#### [PROBLEM DESCRIPTION]
Please gather and copy each line of the listing below that contains the string "locateOnScreen". Case counts.

++++ DATA SHOWN

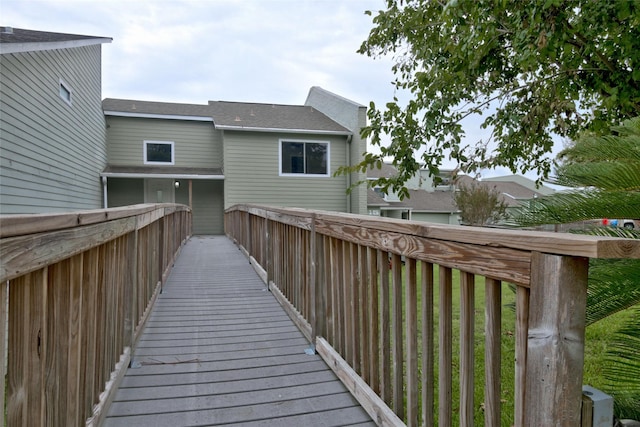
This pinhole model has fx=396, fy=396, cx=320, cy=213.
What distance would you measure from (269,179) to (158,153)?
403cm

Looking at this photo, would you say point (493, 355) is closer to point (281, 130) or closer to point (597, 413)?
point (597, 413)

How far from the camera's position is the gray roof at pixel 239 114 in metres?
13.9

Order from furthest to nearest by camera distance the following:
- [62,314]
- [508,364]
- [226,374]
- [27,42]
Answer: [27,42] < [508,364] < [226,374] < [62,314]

++++++++
++++ DATA SHOWN

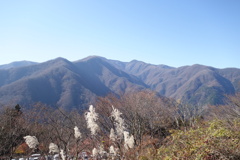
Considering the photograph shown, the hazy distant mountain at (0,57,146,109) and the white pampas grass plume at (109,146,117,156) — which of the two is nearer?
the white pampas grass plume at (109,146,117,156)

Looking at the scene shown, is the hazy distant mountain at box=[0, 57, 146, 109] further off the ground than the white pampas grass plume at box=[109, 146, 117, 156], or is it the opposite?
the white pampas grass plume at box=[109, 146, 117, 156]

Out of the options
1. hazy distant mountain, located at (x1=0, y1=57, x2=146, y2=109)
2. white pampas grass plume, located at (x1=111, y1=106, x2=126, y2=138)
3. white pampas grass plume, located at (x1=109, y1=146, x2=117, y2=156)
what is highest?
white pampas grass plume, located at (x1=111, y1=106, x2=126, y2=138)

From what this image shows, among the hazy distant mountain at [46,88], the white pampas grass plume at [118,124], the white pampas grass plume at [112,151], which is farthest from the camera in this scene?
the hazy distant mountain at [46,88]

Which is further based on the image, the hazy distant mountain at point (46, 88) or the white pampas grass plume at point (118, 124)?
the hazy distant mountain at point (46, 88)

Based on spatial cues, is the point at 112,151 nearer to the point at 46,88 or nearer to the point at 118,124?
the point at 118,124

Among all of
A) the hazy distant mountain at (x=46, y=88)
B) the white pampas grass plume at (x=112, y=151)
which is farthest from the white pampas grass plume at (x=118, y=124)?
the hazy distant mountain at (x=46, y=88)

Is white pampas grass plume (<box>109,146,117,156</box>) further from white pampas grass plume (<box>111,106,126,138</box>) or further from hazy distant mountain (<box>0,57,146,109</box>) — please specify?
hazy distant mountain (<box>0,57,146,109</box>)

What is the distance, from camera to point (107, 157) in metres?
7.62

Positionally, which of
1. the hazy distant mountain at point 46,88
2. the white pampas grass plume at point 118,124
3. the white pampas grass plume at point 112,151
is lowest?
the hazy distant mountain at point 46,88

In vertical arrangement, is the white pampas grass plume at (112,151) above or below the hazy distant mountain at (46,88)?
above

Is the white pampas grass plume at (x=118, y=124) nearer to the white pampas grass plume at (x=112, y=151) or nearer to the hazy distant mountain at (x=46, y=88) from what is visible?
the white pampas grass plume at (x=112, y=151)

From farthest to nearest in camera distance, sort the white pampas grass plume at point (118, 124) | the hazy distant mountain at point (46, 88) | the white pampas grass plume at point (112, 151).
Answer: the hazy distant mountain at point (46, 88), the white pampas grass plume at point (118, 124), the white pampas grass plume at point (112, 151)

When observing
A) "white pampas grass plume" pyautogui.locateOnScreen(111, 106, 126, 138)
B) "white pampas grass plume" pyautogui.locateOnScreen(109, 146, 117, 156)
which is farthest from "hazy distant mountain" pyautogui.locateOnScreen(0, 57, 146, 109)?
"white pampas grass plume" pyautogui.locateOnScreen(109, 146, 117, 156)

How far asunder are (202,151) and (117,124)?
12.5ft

++++++++
++++ DATA SHOWN

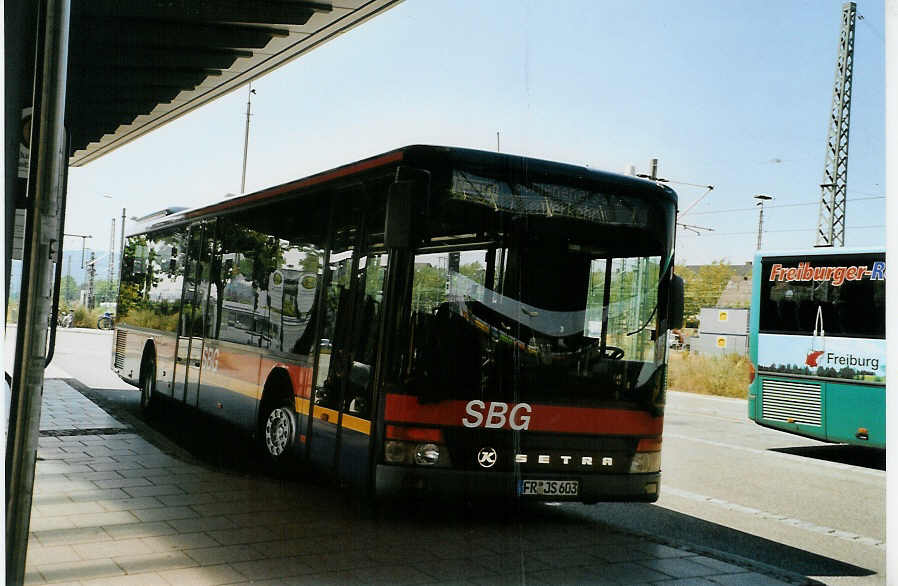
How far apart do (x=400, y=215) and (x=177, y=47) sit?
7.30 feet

++++++++

#### [OUTPUT OF THE EXERCISE]
A) "white pampas grass plume" pyautogui.locateOnScreen(111, 106, 126, 138)
B) "white pampas grass plume" pyautogui.locateOnScreen(109, 146, 117, 156)
which is farthest from "hazy distant mountain" pyautogui.locateOnScreen(0, 57, 146, 109)?
"white pampas grass plume" pyautogui.locateOnScreen(109, 146, 117, 156)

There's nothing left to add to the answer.